* _SELECTED EXCERPT_
========================================
Don’t be fooled, this is one of my most colourful rainbow outfits, yes, but that doesn’t mean I am the happiest girl in the world. My world just crashed and no rainbow in the world can hide that.

Time for truth talk: I’m ashamed to say, but I am not well at the moment. When I started this blog I told myself I would never talk about truly personal topics, now I’m just fed up with keeping up the facade. The world needs more honesty, more people who behave like they are humans and not cyborgs and don’t hide their emotions. I’ve decided to show you my not-happy face.

There are those mornings when I stand in front of my wardrobe with tears in my eyes while I choose my outfit and well, right now they happen er…every morning. Should I dress like I feel, like a black ugly void is eating me up? Shall I stop brushing my hair and wait till the pink washes out and leaves a pitiful mousy brown-blond? There is nothing that fits my current mood in my wardrobe at all. Not because I didn’t expect to be ever sad in my life, but because it’s simply not me. So here I am, wearing all my clutter, crying while my jewellery rattles and my pleats play with the wind.

You don’t stop being you no matter if you are happy, grumpy, totally heartbroken or very lost.

This year, I was busy building a marvellous dream castle made of clouds and believed with all my heart it was real. I had a lot of happy times in my life, but I never felt like this, like every day was a fairytale. Suddenly out of the nowhere something truly terrible happened: Puff, the bubble burst and I have to cope (or rather trying to cope) with it.

I don’t do very well: I don’t eat, I can’t sleep and all the things that used to make me happy seem suddenly stale while I indulge myself in sad music. Tears run down my cheeks without control and no matter where I am. Cold darkness grows in my heart, quite an irony for such a colourful girl, isn’t it?
========================================
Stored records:
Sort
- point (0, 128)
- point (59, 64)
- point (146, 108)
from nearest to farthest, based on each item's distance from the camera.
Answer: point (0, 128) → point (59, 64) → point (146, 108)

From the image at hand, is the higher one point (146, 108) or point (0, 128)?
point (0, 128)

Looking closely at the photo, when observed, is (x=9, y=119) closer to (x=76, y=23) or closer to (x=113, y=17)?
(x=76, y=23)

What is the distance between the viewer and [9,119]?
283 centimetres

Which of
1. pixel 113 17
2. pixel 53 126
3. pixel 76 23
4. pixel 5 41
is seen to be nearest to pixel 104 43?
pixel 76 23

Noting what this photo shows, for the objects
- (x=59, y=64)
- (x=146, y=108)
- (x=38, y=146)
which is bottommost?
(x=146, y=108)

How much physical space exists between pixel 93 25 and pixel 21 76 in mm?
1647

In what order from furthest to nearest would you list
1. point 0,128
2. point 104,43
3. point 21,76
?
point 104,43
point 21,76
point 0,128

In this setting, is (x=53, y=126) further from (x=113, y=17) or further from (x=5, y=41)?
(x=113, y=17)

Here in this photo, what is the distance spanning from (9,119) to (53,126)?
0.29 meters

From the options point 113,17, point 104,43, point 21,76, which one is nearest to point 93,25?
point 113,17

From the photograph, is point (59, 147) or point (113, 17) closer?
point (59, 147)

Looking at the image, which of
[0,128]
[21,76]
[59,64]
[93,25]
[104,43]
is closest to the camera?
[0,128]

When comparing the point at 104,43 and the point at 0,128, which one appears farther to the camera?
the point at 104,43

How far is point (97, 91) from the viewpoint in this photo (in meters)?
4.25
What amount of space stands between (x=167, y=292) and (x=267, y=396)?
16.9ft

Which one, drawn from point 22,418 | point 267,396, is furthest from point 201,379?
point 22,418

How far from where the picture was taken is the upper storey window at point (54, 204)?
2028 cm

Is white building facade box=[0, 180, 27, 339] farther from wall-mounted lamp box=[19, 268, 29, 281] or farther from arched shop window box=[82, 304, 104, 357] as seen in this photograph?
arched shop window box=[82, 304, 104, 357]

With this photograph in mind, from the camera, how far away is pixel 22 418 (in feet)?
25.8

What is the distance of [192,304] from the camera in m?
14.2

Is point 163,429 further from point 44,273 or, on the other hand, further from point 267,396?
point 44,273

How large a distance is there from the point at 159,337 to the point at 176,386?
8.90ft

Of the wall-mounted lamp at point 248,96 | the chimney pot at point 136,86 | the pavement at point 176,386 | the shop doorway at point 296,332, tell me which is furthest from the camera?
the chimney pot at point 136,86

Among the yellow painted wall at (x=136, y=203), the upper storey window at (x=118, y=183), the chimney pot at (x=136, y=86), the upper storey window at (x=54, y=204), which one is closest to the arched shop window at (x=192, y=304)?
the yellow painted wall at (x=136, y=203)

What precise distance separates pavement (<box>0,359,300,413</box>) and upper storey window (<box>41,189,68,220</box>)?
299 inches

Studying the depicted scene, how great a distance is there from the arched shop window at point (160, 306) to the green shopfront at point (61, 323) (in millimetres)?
========================================
* _DIRECTIONS_
1. According to the blog post, you don't stop being you no matter which states you are in? List each of them.
2. Rewrite the part of the blog post that begins with the words "I don’t do very" and ends with "girl, isn’t it?", replacing "sad music" with "melancholy songs".
None of the stored records is needed for this work.

* _OUTPUTS_
1. happy, grumpy, totally heartbroken, very lost

2.
I don’t do very well: I don’t eat, I can’t sleep and all the things that used to make me happy seem suddenly stale while I indulge myself in melancholy songs. Tears run down my cheeks without control and no matter where I am. Cold darkness grows in my heart, quite an irony for such a colourful girl, isn’t it?